First Line: BUT ONCE I WENT THROUGH THE LANES, OVER THE SHARP
Last Line: AND THE LAPWINGS CRYING FREE ABOVE THE PLOUGH.
Subject(s): ENGLAND; NATURE; ENGLISH;

But once I went through the lanes, over the sharp
Tilt of the little bridges; past the forge,
And heard the clang of anvil and iron,
And saw the founting sparks in the dusky forge,
And men outside with horses, gossiping.
So I came through that April England, moist
And green in its lush fields between the willows,
Foaming with cherry in the woods, and pale
With clouds of lady's-smock along the hedge,
Until I came to a gate and left the road
For the gentle fields that enticed me, by the farms,
Wandering through the embroidered fields, each one
So like its fellow; wandered through the gaps,
Past the mild cattle knee-deep in the brooks,
And wandered drowsing as the meadows drowsed
Under the pale wide heaven and slow clouds.
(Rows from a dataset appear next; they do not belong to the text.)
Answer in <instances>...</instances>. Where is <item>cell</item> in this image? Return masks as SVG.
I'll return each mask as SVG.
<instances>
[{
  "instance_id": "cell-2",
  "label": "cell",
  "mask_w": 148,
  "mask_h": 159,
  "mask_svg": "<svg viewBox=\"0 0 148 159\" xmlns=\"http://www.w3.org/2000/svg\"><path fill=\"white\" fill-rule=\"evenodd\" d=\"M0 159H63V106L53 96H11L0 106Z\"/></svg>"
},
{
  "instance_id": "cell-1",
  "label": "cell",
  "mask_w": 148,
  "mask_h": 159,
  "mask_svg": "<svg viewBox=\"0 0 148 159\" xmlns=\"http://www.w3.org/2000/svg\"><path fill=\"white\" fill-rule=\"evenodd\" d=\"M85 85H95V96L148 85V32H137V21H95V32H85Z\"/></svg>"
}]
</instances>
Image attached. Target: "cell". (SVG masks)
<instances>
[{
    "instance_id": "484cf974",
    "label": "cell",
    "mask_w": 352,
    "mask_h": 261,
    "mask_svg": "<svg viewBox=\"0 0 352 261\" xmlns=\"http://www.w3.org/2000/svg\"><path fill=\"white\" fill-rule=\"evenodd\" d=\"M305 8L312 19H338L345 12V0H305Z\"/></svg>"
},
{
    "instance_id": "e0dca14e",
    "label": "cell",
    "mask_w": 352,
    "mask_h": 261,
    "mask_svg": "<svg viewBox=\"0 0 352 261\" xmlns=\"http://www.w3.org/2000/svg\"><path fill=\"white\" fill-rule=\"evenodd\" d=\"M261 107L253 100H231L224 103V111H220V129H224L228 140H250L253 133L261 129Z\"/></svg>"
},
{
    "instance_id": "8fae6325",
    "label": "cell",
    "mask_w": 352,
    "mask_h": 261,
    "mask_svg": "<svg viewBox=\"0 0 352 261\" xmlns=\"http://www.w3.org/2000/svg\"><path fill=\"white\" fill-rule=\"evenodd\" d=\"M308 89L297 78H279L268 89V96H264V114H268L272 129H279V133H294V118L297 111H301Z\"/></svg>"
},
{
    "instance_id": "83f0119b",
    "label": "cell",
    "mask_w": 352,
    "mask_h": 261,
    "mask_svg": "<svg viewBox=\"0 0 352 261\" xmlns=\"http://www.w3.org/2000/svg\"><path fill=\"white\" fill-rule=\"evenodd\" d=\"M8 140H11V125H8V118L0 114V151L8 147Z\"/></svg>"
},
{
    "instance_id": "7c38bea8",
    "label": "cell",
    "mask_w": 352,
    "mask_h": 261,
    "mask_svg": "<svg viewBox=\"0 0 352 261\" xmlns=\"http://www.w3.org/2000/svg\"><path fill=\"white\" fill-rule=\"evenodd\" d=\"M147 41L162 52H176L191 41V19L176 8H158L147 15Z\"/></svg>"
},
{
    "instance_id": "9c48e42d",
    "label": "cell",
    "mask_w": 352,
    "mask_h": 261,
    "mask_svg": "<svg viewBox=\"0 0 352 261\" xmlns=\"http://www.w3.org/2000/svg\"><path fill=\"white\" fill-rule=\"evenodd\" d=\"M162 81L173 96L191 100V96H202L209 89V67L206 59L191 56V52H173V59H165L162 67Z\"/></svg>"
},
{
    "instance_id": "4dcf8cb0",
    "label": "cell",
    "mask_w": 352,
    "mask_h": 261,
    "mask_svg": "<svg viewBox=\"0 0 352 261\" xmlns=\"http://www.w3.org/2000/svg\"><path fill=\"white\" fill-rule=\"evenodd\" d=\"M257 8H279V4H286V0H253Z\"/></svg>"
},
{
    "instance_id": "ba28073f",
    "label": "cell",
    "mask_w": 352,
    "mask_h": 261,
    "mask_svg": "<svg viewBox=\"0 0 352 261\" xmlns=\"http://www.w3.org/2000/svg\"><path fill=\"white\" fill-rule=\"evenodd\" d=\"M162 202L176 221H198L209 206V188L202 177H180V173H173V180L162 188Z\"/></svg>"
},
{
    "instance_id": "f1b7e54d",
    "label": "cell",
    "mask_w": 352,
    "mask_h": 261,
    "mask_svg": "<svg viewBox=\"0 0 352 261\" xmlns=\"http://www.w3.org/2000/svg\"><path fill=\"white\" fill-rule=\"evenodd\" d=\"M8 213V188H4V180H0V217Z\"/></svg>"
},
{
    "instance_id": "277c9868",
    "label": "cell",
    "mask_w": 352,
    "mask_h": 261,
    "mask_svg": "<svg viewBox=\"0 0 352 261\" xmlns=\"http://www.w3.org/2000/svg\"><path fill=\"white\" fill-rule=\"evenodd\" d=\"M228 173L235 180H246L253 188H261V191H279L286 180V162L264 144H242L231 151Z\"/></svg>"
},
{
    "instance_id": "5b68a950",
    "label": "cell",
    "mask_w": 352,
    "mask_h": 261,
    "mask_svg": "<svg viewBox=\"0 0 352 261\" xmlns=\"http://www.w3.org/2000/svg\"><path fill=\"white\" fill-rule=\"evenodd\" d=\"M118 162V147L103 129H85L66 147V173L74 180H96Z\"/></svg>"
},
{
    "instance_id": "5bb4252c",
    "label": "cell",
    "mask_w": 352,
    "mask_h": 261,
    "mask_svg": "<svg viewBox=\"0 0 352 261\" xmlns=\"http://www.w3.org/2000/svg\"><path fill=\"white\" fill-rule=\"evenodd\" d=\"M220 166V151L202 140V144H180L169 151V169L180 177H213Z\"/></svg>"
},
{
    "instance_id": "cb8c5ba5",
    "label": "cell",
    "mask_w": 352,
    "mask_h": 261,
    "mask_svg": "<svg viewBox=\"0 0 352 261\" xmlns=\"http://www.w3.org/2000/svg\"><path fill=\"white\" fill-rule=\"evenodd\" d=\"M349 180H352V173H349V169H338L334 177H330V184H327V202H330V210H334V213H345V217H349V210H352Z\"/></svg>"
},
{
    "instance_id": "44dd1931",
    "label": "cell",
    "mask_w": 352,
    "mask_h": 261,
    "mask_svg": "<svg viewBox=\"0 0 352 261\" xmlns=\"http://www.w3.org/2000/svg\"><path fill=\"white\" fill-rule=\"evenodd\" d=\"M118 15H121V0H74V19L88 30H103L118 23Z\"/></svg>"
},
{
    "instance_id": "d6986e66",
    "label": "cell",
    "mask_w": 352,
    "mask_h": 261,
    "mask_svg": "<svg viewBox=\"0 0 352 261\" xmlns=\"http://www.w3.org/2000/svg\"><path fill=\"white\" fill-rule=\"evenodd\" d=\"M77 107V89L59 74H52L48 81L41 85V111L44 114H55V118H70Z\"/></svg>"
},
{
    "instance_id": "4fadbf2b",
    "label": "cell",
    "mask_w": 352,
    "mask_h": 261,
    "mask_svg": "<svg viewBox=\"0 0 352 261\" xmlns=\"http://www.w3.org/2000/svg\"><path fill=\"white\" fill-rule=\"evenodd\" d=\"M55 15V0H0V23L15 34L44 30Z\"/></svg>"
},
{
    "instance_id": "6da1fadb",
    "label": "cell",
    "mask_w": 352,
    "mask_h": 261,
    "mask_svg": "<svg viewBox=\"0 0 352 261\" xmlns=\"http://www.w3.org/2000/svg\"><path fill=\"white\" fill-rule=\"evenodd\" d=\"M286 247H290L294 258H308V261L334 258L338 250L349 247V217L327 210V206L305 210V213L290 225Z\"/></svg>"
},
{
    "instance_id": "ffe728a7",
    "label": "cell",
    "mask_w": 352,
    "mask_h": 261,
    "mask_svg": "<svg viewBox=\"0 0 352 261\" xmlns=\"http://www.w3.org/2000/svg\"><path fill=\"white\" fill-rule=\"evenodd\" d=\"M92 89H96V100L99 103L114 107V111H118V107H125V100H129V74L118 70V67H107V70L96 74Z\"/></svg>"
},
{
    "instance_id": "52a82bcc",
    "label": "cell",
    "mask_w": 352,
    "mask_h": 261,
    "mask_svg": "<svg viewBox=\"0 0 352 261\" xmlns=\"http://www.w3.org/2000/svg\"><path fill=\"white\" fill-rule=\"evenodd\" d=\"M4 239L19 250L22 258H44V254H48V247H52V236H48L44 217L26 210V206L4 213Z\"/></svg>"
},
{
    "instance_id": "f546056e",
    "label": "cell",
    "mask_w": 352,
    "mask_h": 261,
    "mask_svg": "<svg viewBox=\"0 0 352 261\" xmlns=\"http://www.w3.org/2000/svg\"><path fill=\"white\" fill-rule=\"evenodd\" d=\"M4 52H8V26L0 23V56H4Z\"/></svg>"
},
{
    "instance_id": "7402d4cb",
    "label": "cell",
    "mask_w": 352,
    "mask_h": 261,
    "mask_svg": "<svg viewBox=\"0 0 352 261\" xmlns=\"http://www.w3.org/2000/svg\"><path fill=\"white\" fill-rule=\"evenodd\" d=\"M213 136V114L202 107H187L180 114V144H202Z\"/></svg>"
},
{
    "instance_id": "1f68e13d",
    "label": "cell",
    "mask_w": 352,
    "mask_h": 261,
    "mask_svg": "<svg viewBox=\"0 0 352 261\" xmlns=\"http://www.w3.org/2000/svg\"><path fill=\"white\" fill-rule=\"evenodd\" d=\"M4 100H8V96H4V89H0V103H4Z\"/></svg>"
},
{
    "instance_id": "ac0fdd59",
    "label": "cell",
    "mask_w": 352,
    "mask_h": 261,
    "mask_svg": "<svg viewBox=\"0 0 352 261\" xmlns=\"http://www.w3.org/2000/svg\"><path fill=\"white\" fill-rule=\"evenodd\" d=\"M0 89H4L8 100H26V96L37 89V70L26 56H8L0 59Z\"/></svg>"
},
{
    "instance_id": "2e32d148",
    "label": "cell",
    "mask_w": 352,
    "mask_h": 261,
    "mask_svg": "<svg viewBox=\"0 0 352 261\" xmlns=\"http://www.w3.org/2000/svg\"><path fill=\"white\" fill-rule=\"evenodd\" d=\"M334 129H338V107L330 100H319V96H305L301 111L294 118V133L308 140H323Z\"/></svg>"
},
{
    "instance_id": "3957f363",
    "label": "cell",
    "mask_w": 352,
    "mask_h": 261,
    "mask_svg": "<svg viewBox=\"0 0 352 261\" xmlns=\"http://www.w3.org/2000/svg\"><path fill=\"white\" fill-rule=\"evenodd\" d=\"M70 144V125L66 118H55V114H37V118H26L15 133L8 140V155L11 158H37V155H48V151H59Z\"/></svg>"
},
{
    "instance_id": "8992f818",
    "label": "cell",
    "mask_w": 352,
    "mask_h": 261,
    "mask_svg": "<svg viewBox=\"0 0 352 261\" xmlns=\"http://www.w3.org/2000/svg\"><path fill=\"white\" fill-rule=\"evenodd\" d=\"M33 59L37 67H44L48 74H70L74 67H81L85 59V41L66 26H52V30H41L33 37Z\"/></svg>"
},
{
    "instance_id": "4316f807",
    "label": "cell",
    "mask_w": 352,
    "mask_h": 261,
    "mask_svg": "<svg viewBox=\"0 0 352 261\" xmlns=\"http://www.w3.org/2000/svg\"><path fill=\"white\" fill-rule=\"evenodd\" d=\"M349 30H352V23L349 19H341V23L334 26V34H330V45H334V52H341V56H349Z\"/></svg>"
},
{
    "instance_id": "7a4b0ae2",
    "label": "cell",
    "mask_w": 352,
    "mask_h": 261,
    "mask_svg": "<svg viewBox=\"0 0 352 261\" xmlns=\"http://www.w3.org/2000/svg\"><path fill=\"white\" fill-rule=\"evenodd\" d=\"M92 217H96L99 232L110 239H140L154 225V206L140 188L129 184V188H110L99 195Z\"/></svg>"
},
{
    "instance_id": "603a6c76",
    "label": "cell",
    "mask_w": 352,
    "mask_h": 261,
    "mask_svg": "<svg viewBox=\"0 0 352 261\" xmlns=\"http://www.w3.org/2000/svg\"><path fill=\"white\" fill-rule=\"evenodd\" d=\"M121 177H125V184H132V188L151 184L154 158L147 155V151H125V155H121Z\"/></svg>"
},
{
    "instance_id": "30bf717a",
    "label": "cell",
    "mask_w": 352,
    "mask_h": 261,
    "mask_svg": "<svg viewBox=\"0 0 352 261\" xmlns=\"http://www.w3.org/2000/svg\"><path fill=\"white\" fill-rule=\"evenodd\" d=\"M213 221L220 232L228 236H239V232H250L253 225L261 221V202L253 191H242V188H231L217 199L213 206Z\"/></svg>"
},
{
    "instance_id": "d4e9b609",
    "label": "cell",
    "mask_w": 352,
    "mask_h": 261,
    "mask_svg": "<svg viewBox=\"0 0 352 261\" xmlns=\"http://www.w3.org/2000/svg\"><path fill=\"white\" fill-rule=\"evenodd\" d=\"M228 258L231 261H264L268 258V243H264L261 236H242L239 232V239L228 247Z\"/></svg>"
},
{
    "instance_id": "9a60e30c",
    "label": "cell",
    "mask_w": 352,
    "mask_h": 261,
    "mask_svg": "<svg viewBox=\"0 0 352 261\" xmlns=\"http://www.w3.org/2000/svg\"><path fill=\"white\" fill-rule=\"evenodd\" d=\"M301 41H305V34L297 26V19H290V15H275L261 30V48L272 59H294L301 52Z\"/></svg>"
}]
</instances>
And then I came to a field where the springing grass
Was dulled by the hanging cups of fritillaries,
Sullen and foreign-looking, the snaky flower,
Scarfed in dull purple, like Egyptian girls
Camping among the furze, staining the waste
With foreign colour, sulky—dark and quaint,
Dangerous too, as a girl might sidle up,
An Egyptian girl, with an ancient snaring spell,
Throwing a net, soft round the limbs and heart,
Captivity soft and abhorrent, a close-meshed net,
—See the square web on the murrey flesh of the flower—
Holding her captive close with her bare brown arms.
Close to her little breast beneath the silk,
A gipsy Judith, witch of a ragged tent,
And I sank from the English field of fritillaries
Before it should be too late, before I forgot
The cherry white in the woods, and the curdled clouds,
And the lapwings crying free above the plough.